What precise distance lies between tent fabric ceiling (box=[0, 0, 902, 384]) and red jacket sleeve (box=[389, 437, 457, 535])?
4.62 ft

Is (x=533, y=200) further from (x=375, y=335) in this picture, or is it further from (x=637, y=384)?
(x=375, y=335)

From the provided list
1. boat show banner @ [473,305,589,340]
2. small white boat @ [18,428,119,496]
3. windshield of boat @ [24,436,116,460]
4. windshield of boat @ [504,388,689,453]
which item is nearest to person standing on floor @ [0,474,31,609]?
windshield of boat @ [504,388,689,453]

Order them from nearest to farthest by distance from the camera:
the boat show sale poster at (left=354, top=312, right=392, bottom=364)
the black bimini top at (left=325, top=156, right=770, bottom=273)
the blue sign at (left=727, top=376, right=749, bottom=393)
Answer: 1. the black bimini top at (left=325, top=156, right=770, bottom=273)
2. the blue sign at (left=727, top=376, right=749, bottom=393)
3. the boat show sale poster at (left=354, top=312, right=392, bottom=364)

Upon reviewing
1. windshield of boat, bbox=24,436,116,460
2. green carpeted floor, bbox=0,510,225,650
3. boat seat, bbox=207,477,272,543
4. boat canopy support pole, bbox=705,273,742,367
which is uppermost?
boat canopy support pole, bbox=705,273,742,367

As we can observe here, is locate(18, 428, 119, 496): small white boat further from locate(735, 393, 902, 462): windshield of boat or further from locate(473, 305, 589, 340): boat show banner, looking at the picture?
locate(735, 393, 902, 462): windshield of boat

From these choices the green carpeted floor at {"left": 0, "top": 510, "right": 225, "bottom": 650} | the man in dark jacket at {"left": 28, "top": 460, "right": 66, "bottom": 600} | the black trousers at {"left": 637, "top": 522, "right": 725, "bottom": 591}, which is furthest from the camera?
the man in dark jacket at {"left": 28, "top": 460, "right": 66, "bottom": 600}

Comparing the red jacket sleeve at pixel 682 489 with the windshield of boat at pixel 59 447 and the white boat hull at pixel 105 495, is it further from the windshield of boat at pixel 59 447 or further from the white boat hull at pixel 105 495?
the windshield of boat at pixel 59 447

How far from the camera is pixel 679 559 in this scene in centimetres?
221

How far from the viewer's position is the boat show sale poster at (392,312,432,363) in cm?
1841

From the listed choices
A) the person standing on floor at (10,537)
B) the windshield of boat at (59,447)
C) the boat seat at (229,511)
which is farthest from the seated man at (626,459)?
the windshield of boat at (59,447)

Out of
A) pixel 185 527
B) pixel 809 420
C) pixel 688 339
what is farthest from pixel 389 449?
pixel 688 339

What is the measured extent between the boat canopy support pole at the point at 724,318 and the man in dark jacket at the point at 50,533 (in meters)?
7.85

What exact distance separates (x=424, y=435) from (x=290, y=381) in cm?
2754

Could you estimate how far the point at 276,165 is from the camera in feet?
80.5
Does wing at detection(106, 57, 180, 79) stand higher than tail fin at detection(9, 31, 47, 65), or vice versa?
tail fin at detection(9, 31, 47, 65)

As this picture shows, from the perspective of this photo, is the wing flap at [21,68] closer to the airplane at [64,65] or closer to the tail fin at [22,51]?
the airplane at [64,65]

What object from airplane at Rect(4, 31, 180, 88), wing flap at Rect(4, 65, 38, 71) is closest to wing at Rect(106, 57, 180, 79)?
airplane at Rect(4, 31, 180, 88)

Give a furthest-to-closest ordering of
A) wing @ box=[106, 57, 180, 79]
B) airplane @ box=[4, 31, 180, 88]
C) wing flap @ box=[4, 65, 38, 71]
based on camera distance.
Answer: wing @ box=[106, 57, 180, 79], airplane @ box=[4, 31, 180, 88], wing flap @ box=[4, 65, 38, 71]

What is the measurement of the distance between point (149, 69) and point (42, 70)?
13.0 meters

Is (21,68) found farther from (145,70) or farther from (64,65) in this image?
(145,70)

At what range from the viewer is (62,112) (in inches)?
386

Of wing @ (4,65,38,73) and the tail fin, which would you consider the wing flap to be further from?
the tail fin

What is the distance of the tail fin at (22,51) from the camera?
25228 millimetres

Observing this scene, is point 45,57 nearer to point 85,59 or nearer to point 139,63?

•••

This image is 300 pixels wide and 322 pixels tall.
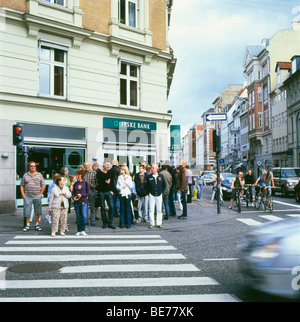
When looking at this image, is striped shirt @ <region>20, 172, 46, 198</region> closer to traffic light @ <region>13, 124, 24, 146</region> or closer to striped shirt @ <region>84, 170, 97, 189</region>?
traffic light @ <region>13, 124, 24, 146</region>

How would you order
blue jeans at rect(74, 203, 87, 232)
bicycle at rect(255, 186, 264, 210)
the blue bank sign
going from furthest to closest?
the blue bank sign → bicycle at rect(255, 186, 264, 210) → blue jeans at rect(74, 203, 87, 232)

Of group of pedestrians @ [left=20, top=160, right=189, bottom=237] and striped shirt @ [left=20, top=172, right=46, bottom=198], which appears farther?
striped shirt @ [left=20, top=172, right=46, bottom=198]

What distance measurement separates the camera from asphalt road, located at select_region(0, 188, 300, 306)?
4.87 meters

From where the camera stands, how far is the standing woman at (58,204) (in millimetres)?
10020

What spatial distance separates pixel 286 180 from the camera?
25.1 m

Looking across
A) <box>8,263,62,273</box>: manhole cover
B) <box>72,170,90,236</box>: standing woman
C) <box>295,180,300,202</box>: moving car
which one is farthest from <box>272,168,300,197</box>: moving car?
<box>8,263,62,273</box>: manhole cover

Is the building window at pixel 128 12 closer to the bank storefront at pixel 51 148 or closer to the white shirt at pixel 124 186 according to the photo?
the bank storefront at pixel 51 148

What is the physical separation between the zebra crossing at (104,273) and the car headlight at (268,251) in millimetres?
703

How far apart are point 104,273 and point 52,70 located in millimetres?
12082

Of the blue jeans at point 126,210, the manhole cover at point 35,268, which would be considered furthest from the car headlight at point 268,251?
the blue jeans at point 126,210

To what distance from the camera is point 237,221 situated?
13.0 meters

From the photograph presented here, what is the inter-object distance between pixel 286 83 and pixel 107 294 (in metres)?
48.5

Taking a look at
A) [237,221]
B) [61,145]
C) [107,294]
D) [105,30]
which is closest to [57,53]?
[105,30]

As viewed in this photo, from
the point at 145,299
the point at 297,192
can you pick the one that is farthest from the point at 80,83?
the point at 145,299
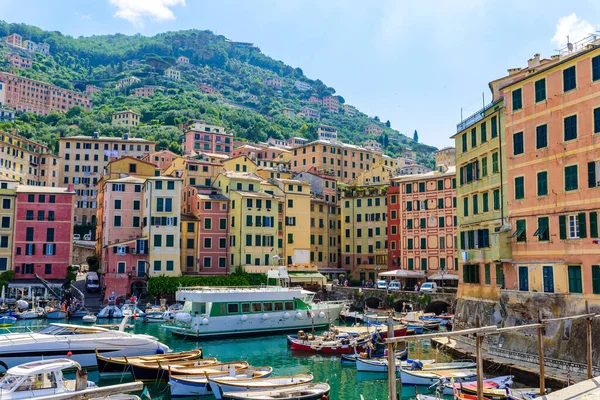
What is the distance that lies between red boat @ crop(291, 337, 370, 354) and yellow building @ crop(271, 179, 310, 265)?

•••

▶ _Problem statement_: Could you return, unchanged, the entries from the line containing "Of wing @ (4,65,38,73)" through the line containing "Observing this scene, is", including both of those lines?

▶ _Final result_:
Of wing @ (4,65,38,73) and the tail fin, which would you consider the wing flap to be further from?
the tail fin

What is the distance of the tail fin at (22,51) from the camera?
25228 millimetres

Observing this scene, is point 45,57 nearer to point 85,59 or nearer to point 139,63?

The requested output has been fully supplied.